Hi...my name is Letha. I've been shooting firearms since I was a kid and really enjoyed it and still do. Me and my hubby actually teach marksmanship. I've been wanting to try archery for a long time and finally got my first bow. 

I didn't want to spend too much to start out so I got a Diamond Razor Edge by BowTech. We're going to upgrade the site, rest, and peep. So far it seems to shoot pretty well and I'm on target. I plan on practicing a lot, lol. 

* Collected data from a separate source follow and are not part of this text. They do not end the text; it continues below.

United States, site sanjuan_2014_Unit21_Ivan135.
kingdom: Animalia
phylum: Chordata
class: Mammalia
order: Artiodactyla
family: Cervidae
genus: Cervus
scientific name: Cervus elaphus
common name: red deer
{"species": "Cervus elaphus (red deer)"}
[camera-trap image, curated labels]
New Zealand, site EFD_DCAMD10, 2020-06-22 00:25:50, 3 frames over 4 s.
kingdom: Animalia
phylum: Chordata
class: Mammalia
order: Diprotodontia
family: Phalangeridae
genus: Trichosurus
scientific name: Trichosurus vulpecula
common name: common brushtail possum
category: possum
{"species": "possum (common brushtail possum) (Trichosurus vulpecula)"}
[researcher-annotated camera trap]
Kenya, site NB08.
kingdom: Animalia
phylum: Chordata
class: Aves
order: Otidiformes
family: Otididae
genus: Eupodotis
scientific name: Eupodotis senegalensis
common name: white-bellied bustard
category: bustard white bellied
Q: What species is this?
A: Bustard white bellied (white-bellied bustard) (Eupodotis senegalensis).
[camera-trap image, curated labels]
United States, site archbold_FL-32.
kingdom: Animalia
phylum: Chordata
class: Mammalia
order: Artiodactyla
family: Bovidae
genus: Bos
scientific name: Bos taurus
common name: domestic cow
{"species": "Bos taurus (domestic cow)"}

Anyway...this looks like a great site to really learn from.


----------



## THE BULL (Feb 24, 2009)

Welcome to AT...Glad to have ya


----------



## jswank (Jun 14, 2010)

welcome


----------



## Double S (Mar 30, 2008)

Welcome to AT.


----------



## rdneckhillbilly (Jan 25, 2010)

Welcome to AT and the world of archery. Love your name by the way. One "L" away from "Lethal" which I am sure you are as you teach marksmanship.
Enjoy the site.


----------



## Tim Roberts (Jul 13, 2002)

Letha.


----------



## Wicked1Archery (Oct 2, 2010)

Welcome to AT :wave3:


----------



## Dthbyhoyt (Dec 4, 2004)

:welcome: 2 ArcheryTalk


----------



## rycountryboy (Feb 21, 2008)

*:welcome: to AT*


----------



## Hoosierflogger (Jan 14, 2009)

Welcome to AT
My sister in law shoots the same bow as you and it is excellent.
No amount of money could have bought anything more accurate.

Have fun.


----------



## Mrs Nemohunter (Mar 14, 2011)

Thanks so much for the great welcome!! 

@rdneckhillbilly people have always called me "Lethal"....among other things, lol 

@Hoosierflogger I'm pretty happy with it. It's super quiet and smooth. I didn't notice any vibration and it's quick!


----------



## bushmasterar15 (Oct 23, 2004)

Welcome to Archery Talk.


----------